After working for two nonprofits, Howard joined the Peace Corps in 2003. She worked in South Africa and learned a lot about the complexities of Africa's problems. "I was profoundly disturbed by the racism I saw," she says. "We couldn't hire a black engineer because there are none. A whole generation of people has no critical thinking skills because they were deliberately undereducated under apartheid. I saw textbooks that had been donated that sat in a corner and were used to prop open the door."

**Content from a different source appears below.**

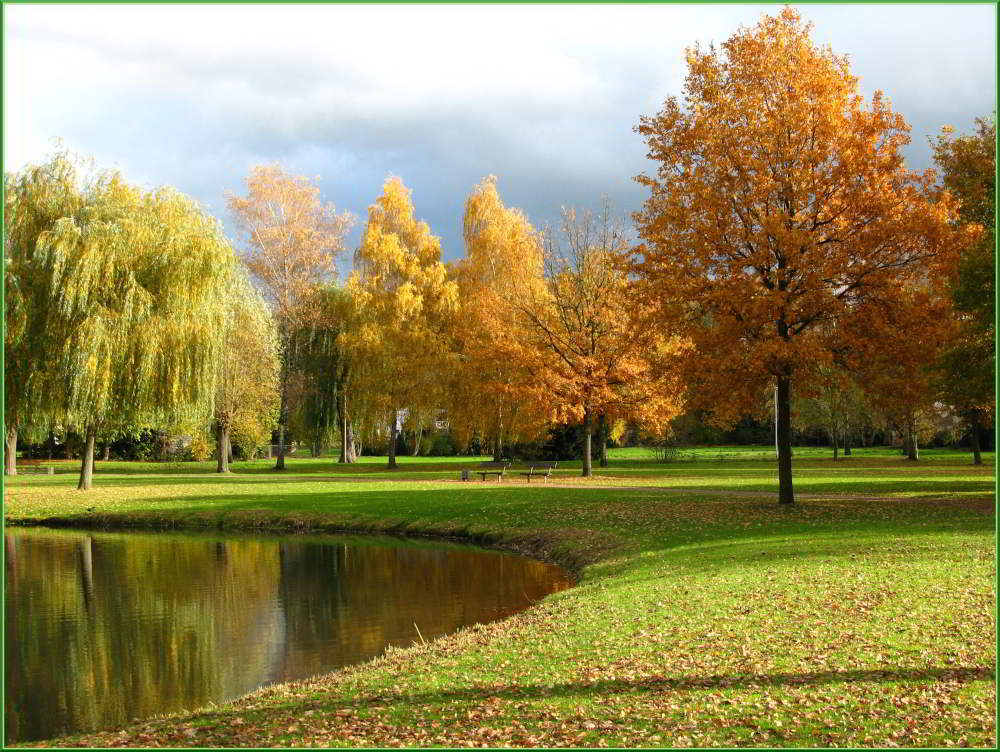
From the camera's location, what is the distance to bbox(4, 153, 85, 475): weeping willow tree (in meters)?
31.9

When Howard and her friend Bowen Hsu prepared to leave the Peace Corps in 2005, their desire to leave something behind resulted in the Kgwale le Molle Foundation, which gives scholarships to boys and girls from rural villages in the Mpumalanga Province to attend South Africa's most prestigious secondary schools.

"Charity doesn't build economies," she says. "If you're going to engage a vulnerable population, you have a responsibility to listen, do your best to help them, and then work yourself out of the job. Making yourself indispensable doesn't help them."

Lehlogonolo "Joy" Mashego, 13, is their 2009 scholarship recipient, one of six students supported by the foundation. Orphaned three years ago, Joy and her older sister were living in an unfinished home without running water or electricity. One of the best students in her village, she is well on the way to achieving her dream of becoming a research scientist.

After leaving the Peace Corps, Howard got a master's in international development from Columbia and then worked with the Clinton Foundation in Ethiopia. She is currently a program director for Containers 2 Clinics, a Boston-area nonprofit that turns recycled shipping containers into health clinics in rural Central America.

Her foundation continues, and for Howard, its mission still rings true. In the villages, she met children who spoke six languages, had clear leadership ability and a strong desire to help their people. "South Africa," she says, "needs leaders."